The Kevin Durant trade request overshadowed Simmons’ positive progression through rehab. Simmons has yet to appear in a Nets uniform since joining the team via trade at last year’s deadline. He underwent back surgery in May – specifically an L4-L5 microdiscectomy.
In the procedure, pieces of a lumbar disc causing the impingement in his lower back were removed. He was cleared to resume three-on-three basketball activities and is on track to be an active participant in training camp. However, back surgeries can be complicated with players often reporting subsequent symptoms like spasms, soreness, or nerve pain. Additionally, roughly 30% of NBA players to undergo the procedure required a secondary surgery. As a result, Simmons will be a high-risk, high-reward player on draft day.
Towns was named to his third All-Star team last season, finishing the year as a top-10 fantasy player. Following the conclusion of the season, KAT underwent PRP and stem cell injections in multiple joints, including his wrist, ankle, ring finger, and both knees.

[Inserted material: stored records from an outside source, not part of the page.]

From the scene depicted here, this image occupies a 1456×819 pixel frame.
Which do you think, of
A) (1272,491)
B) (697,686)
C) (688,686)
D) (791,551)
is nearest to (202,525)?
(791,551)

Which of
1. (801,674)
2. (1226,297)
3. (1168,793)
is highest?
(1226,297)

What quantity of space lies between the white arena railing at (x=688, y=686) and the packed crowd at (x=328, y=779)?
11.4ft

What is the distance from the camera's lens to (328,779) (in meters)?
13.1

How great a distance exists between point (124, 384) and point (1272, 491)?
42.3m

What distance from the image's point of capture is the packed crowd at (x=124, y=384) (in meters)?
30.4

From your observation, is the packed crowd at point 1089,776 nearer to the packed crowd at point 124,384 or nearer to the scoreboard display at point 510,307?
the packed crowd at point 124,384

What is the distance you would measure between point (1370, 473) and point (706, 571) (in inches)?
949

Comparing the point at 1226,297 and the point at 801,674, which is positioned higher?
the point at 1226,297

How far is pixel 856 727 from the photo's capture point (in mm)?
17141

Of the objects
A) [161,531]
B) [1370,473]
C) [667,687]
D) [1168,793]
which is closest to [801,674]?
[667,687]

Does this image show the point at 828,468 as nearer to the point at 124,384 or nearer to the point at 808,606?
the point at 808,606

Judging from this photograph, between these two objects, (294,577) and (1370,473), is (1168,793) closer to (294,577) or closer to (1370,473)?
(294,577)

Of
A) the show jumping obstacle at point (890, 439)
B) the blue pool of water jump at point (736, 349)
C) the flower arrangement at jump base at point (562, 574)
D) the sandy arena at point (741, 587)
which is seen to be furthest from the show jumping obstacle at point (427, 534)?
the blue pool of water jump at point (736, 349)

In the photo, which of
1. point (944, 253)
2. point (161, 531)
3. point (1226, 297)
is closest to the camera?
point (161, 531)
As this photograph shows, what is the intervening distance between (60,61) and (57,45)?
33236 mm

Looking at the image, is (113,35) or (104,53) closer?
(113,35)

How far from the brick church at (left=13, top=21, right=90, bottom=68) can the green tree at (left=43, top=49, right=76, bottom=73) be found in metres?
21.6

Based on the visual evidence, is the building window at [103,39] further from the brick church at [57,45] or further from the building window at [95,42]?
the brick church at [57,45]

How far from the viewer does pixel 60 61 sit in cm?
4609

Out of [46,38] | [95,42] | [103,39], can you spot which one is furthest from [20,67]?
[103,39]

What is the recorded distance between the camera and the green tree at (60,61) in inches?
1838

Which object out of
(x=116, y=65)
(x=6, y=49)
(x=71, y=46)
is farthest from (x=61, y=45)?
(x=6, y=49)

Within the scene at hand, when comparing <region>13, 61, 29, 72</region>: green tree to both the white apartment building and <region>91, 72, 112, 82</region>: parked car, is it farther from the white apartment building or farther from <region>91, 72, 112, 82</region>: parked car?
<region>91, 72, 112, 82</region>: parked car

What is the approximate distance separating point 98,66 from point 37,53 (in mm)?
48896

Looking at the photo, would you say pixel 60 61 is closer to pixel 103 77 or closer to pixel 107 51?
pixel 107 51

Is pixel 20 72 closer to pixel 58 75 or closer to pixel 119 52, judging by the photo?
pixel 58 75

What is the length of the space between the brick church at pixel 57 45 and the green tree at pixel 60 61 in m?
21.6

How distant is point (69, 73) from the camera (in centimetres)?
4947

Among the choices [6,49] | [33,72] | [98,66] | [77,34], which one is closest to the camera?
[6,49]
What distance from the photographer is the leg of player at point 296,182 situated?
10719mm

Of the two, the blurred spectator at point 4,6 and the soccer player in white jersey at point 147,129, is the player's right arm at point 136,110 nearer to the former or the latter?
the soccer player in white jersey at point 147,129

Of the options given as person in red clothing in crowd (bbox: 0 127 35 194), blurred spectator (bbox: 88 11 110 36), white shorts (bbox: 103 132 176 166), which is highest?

PRP and stem cells injections use samples derived from an athlete’s blood or, occasionally, fat. Components of the sample are broken down and re-injected at the injury site in hopes of naturally boosting the body’s own healing processes. Towns should be fully healed in time for training camp and should sit in the first round of most draft boards.
Despite missing the entire 2021-22 season with a Jones fracture in his foot, the Pelicans signed Williamson to a lucrative contract extension in the offseason. Williamson has appeared in just 85 games since being drafted three seasons ago as injuries to his knee and foot have limited his potential.
Concerns about his fluctuating weight have also factored in, though New Orleans feels comfortable assuming the associated risk. Fantasy managers will also need to consider the inherent risk in investing in Williamson and shouldn’t be surprised if he receives routine days off throughout the season.